A decision without a published opinion is authority only in the case in which such decision is rendered and should not be cited in any other case in any court for any other purpose, nor should any court consider any such decision for any purpose except in the case in which such decision is rendered. See Rule of Appellate Procedure 30 (e)(3).

NO. COA01-40


Filed: 5 March 2002



v .                         Guilford County
                            No. 00 CVS 4496


    Appeal by petitioner from order entered 19 October 2000 by Judge William H. Freeman in Guilford County Superior Court. Heard in the Court of Appeals 17 October 2001.

    Robert S. Cahoon, for petitioner-appellant.

    Greensboro Legal Department, by A. Terry Wood and Becky Jo Peterson-Buie, for respondent-appellee.

    BRYANT, Judge.

    Petitioner appeals from an order upholding the Greensboro Board of Adjustment's [BOA] denial of petitioner's application for a variance requesting permission to move a proposed planting yard rather than dig up petitioner's parking lot.
    James L. Swisher [petitioner] owned a rectangular tract of land that he wanted to use to expand a parking lot leased to a car rental company. In November 1998, petitioner's contractor requested a building permit from the Greensboro City Building Inspector's Office. Personnel at that office told petitioner thata permit was not required for paving less than 40,000 square feet. The part of the lot that petitioner wanted to pave was just under 40,000 square feet. Petitioner paved the lot, leaving unpaved a small wedge of land adjacent to a lot owned by Mr. Otis Apple.

## DATASET CONTENT

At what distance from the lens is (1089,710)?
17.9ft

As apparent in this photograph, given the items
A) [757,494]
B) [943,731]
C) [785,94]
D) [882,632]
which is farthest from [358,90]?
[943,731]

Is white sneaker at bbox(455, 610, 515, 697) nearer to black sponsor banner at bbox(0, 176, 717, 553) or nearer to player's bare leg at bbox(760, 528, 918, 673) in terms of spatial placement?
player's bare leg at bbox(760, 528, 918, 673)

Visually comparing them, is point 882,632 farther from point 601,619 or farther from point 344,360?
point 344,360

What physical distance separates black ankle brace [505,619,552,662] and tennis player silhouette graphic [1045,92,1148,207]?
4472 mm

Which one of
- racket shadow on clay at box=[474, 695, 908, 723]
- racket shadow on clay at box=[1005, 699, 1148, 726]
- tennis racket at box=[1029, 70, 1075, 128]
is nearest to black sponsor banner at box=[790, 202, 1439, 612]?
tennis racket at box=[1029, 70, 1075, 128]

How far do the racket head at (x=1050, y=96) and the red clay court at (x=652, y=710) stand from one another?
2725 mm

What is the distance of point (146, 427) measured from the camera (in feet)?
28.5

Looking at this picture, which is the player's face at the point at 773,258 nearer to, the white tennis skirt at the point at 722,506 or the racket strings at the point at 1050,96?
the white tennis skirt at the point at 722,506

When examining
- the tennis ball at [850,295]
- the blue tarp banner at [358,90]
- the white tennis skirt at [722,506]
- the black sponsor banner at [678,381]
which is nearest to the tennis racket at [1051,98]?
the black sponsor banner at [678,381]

## CHALLENGES
(1) Copy everything in the court opinion from "Robert S. Cahoon, for" down to "petitioner's parking lot.", and substitute "zoning board" for "Board of Adjustment".
(2) Proceed with the court opinion, picking up right after its last sentence.
The rows come from a separate source that has no connection to the court opinion.

## RESPONSES PER TASK
(1)
Robert S. Cahoon, for petitioner-appellant.

    Greensboro Legal Department, by A. Terry Wood and Becky Jo Peterson-Buie, for respondent-appellee.

    BRYANT, Judge.

    Petitioner appeals from an order upholding the Greensboro zoning board's [BOA] denial of petitioner's application for a variance requesting permission to move a proposed planting yard rather than dig up petitioner's parking lot.

(2)
    In May 1999, petitioner received a “Notice of Violation” from the City of Greensboro Zoning Enforcement Officer. The notice stated that a site plan was required for review and approval prior to the start of construction. Petitioner submitted a site plan, which was approved. The approved site plan provided for landscape buffering on all four sides of the paved lot, including the installation of a ten-foot wide buffer planting on the north side, which bordered Apple's lot. To install the planting areas, petitioner would have to dig up a portion of the paved lot at great expense. Petitioner requested a variance in lieu of installing the approved planting areas. In the variance, he requested to locate the northern planting yard partly on Apple's lot. Greensboro Development Ordinance 30-2-2.9, however, requires all planting yards to be on one or more lots in single undivided ownership. Greensboro, N.C., Code § 30-2-2.9 (1991).
    On 8 December 1999, petitioner received a second Notice of Violation from the Zoning Enforcement Officer. The notice stated that the property at “719 Norwalk Street” was in violation of several sections of the Greensboro Development Ordinance. Petitioner's property, however, is 715 Norwalk Street. On 28 December, the Zoning Enforcement Officer issued a third notice ofviolation, also stating that the property at “719 Norwalk Street” was in violation of the Greensboro Code.
    Two days later, petitioner appealed to the Greensboro BOA from the rulings of the Zoning Enforcement Officer. He also petitioned the BOA to grant the requested variance. The BOA upheld the Zoning Enforcement Officer's Notice of Violation and denied petitioner's request for a variance. The Superior Court upheld the BOA's ruling. Petitioner appeals.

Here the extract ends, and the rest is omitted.